- Required work -
Look through the listing below, and wherever a line has the string "frames", pull it out.

- Entries shown -
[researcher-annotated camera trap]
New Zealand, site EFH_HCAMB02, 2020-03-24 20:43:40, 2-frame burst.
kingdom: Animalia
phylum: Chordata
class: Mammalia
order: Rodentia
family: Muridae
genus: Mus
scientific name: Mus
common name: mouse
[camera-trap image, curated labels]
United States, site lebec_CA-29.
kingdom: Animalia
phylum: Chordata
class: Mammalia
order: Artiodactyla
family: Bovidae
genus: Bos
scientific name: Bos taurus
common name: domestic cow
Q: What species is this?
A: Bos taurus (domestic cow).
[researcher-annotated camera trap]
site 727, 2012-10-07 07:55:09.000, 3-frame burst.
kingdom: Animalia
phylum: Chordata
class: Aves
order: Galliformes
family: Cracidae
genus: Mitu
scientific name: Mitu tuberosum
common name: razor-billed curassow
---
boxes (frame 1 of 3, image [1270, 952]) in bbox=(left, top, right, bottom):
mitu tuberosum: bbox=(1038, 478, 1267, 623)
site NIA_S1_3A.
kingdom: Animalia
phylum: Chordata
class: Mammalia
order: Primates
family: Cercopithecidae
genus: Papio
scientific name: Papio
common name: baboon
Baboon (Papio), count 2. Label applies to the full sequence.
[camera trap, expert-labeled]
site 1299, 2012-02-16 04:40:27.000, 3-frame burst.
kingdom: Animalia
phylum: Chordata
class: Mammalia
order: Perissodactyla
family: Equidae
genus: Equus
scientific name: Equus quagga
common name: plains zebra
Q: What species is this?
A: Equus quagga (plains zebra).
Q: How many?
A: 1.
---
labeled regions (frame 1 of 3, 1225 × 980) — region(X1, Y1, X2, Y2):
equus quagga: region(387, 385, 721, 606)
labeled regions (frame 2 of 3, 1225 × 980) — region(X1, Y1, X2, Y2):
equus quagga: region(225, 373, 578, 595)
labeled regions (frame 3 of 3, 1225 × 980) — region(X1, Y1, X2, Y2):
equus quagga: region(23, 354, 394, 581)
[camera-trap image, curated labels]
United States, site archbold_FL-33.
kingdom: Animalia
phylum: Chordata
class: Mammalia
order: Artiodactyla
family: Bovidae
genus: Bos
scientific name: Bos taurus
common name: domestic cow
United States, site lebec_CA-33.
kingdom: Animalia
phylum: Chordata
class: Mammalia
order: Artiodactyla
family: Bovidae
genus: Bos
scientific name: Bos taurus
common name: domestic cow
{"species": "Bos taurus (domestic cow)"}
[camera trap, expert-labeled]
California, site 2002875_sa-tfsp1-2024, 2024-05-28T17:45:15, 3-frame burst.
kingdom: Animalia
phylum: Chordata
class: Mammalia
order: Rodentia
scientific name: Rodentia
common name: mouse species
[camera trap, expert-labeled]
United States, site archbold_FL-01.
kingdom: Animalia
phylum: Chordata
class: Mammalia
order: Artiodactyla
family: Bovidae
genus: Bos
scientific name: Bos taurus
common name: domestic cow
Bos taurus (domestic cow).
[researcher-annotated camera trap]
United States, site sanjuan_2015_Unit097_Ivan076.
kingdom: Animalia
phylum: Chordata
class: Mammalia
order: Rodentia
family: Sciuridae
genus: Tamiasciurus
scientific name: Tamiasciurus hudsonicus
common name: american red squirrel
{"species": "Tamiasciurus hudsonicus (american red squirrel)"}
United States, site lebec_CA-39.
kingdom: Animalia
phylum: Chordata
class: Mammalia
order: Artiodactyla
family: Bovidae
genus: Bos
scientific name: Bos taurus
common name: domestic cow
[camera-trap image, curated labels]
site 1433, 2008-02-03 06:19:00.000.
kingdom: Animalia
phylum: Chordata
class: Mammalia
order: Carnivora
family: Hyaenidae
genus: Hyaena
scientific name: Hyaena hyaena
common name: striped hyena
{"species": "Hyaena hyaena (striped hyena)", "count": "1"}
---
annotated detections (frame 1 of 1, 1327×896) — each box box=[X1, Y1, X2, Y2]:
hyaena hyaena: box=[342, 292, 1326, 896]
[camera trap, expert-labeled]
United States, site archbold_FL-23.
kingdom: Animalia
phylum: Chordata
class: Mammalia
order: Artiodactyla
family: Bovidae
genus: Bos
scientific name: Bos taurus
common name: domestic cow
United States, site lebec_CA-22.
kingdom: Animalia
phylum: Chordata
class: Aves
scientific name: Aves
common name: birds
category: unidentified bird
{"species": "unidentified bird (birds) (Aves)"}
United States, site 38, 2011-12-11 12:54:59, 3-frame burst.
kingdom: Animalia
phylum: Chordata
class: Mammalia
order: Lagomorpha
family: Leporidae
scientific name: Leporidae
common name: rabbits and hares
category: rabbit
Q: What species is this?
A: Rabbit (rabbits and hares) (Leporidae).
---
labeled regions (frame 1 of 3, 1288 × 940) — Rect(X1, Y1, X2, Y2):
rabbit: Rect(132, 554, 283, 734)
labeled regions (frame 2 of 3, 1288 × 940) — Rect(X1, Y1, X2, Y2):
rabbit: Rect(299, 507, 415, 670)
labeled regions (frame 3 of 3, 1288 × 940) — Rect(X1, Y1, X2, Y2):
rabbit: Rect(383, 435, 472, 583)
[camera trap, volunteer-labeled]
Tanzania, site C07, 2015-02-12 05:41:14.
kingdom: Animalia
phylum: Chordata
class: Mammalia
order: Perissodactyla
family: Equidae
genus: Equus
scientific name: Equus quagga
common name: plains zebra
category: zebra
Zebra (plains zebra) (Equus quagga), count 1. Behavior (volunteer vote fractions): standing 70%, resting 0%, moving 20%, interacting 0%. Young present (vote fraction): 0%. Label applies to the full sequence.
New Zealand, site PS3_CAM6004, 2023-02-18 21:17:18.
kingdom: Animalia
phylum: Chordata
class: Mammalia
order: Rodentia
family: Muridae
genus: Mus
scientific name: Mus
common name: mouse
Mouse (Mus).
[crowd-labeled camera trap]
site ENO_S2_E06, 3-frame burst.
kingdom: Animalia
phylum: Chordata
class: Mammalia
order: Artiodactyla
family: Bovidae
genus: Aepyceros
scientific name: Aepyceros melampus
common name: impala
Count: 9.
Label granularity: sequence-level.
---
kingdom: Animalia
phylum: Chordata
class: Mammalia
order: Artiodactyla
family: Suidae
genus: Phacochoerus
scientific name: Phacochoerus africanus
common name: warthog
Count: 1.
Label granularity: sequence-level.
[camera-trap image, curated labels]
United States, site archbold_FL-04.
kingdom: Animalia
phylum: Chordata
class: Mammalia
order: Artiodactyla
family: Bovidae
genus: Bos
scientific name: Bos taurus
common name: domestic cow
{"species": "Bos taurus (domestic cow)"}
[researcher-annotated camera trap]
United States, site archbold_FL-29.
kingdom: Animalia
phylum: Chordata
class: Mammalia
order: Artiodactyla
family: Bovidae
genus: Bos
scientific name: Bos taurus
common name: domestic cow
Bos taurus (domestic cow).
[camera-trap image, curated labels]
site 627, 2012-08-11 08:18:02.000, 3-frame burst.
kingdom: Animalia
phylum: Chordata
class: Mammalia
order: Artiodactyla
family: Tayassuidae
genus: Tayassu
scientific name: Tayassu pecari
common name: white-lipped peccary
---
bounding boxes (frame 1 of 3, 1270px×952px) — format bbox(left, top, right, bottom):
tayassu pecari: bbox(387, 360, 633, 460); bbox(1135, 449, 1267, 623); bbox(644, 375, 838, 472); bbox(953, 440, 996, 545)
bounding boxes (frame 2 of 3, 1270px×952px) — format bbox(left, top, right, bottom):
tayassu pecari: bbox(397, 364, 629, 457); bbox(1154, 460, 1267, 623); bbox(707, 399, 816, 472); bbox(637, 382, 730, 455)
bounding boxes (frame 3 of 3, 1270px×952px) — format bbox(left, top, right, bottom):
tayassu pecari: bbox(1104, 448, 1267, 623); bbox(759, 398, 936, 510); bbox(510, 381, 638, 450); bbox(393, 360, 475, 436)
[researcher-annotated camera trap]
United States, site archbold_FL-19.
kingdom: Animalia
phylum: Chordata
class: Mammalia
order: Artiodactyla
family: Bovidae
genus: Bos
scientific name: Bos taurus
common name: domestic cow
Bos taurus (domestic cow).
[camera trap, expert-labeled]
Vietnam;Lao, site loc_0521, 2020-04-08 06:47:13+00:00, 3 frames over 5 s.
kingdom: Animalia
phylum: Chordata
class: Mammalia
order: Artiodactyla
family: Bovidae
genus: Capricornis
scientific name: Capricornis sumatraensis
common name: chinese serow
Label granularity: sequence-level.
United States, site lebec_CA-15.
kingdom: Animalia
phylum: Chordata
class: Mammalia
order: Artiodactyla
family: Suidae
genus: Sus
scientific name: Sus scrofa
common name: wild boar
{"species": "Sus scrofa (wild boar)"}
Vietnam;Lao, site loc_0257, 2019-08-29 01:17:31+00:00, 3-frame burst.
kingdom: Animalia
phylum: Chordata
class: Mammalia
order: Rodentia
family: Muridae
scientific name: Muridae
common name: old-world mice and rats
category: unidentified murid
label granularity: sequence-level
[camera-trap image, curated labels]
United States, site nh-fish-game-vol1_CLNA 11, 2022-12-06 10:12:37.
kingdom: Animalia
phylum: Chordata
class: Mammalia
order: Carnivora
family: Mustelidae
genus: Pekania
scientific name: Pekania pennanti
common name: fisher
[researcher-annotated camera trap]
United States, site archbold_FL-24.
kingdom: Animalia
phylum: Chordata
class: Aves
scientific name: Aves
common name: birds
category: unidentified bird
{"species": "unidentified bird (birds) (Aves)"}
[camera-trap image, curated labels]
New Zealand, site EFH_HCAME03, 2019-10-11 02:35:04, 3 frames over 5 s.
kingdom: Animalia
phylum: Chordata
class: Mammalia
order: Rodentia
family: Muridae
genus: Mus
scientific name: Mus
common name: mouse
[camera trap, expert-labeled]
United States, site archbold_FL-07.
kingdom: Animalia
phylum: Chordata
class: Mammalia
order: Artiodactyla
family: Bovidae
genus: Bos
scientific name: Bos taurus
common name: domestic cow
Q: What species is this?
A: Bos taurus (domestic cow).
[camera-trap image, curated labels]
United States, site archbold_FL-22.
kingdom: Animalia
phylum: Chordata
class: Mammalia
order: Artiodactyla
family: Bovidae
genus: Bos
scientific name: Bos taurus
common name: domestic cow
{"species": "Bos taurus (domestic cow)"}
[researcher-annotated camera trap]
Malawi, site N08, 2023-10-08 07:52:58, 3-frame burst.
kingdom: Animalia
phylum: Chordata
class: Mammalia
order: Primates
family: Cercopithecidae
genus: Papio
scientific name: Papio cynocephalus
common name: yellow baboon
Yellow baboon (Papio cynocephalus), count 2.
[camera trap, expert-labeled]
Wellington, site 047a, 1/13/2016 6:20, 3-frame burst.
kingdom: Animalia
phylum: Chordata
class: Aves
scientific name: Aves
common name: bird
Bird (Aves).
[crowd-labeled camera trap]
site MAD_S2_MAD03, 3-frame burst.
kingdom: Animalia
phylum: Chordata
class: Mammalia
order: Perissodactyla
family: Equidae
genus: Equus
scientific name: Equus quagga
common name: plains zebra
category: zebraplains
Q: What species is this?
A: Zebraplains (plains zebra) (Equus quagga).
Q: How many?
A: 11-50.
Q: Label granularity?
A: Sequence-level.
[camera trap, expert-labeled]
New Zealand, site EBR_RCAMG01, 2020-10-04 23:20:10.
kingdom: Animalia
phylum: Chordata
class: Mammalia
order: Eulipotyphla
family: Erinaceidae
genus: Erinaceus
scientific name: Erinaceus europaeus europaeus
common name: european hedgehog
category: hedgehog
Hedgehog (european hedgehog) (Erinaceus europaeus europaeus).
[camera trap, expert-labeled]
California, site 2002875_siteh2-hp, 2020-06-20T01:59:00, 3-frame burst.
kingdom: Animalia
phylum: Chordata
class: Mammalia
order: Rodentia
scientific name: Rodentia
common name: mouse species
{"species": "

- Response -
Vietnam;Lao, site loc_0521, 2020-04-08 06:47:13+00:00, 3 frames over 5 s.
New Zealand, site EFH_HCAME03, 2019-10-11 02:35:04, 3 frames over 5 s.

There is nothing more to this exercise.